» Textauszug

————

Schulboykott: Sorgerecht kann entzogen werden

Landrat Manfred Müller beklagt die Verachtung von Lehrern.

Von Bernhard Liedmann
Paderborn (WB). Im Streit um den Schulboykott von sieben baptistischen Familien im Kreis Paderborn hat jetzt der Kreis Strafanzeige gegen den Vorsitzenden der Philadelphia-Schule, Helmut Stücher, erstattet. Stücher hatte in einem Schreiben an das NRW-Schulministerium mit einem »totalitären Unrechtsstaat« gedroht.
Die Baptisten, so Stücher in dem Schreiben, »treten auch hier im Notfall brüderlich füreinander ein. Sie haben mit ihre zigtausend Kindern das Potenzial, Deutschland über Nacht in einen totalitären Unrechtsstaat zu verwandeln.« Die angedrohten Zwangsgelder gegen die Eltern seien »menschenrechtsverletzend und gotteslästerlich«, weil die Eltern nach ihrem Gewissen handelten.

————

» Vorliegendes Material

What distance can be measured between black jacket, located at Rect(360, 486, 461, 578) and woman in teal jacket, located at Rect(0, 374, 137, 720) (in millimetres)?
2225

————

» Zu bearbeitende Aufgaben
• A. Nennen Sie alle Personen, die im Artikel über den Schulboykott mit vollem Namen erwähnt werden.
• B. Führen Sie den Artikel über den Schulboykott im Kreis Paderborn im Anschluss an seinen letzten Satz fort.

» Lösungen
• A. Manfred Müller, Bernhard Liedmann, Helmut Stücher

• B.
Der Kreis Paderborn hat aufgrund dieser Äußerungen Strafanzeige gegen Stücher gestellt und die Staatsanwaltschaft um strafrechtliche Ermittlungen gebeten. Man sei nicht bereit, sich in dieser Art und Weise beschimpfen und bedrohen zu lassen. Bei den Ermittlungen der Staatsanwaltschaft könnte der Straftatbestand der Volksverhetzung in Frage kommen.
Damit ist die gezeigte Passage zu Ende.